But in our talk that day, when we discussed the possibility of our having some special influence, he said this: “Don’t imagine that what you and I have done is going to make us popular with our people. On the contrary, we shall both be sent to the right about at the first General Election.” I think he was wrong, at least to this extent, that any man who served would not have lessened his chance by doing so. When the tide flowed strongest against us, in three provinces one Nationalist only kept his seat—John Redmond’s son, Major William Archer Redmond.
II
Already the tide had begun to turn in Ireland. On May 11th Mr. Dillon—who had been in Dublin during the rebellion—moved the adjournment of the House to demand that Government should state whether they intended to have more executions upon the finding of secret tribunals, and to continue the searches and wholesale arrests which were going on through the country. The list of executions had now reached fourteen, and no word of evidence had been published. Also the Prime Minister stated that he heard for the first time of the shooting of Mr. Sheehy-Skeffington and others by Captain Bowen Colthurst. Unquestionably, discussion was urgently needed, and Mr. Dillon was fully justified in emphasizing the mischief done in Ireland by alienating men’s minds. But Mr. Dillon spoke as one who felt to the uttermost the passion of resentment which he depicted, and in his indignation against charges which had been brought against the insurgents, he was led to praise their conduct almost to the disparagement of soldiers in the field. Even in print the speech seethes with growing passion; and its delivery, I am told, accentuated its bitterness and its anti-English tone.
It would be futile to deny that this utterance had a great effect in Ireland and in England, or to conceal Redmond’s view that the effect was most lamentable. But it had one notable result. Mr. Asquith, in replying, announced his intention to visit Ireland and look into the situation for himself. Within a fortnight—on May 25th—he reported to the House his impressions.
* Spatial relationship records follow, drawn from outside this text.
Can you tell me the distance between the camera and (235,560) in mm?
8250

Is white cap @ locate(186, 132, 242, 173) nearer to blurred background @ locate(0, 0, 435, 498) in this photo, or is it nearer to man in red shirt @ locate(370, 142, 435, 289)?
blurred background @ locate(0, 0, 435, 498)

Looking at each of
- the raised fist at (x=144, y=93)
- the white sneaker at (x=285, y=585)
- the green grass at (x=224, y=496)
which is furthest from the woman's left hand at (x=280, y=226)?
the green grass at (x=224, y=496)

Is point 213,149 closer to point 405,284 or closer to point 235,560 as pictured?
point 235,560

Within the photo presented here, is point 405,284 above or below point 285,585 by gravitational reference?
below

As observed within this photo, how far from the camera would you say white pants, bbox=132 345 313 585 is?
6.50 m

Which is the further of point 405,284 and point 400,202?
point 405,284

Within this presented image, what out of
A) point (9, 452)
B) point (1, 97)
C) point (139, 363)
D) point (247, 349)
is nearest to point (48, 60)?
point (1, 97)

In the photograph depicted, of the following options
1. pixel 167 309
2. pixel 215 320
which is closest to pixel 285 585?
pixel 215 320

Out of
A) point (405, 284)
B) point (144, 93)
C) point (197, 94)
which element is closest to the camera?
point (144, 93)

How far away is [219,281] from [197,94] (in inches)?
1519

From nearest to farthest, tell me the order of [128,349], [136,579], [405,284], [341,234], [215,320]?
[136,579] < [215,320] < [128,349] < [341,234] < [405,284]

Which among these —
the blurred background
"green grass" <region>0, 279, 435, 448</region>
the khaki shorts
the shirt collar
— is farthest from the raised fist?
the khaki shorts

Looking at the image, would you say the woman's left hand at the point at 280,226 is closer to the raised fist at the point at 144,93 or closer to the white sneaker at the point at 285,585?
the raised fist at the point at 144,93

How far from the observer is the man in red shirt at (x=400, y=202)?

“The first was the breakdown of the existing machinery of the Irish Government; and the next was the strength and depth, and I might almost say, I think without exaggeration, the universality of the feeling in Ireland that we have now a unique opportunity for a new departure for the settlement of outstanding problems, and for a joint and combined effort to obtain agreement as to the way in which the Government of Ireland is for the future to be carried on.”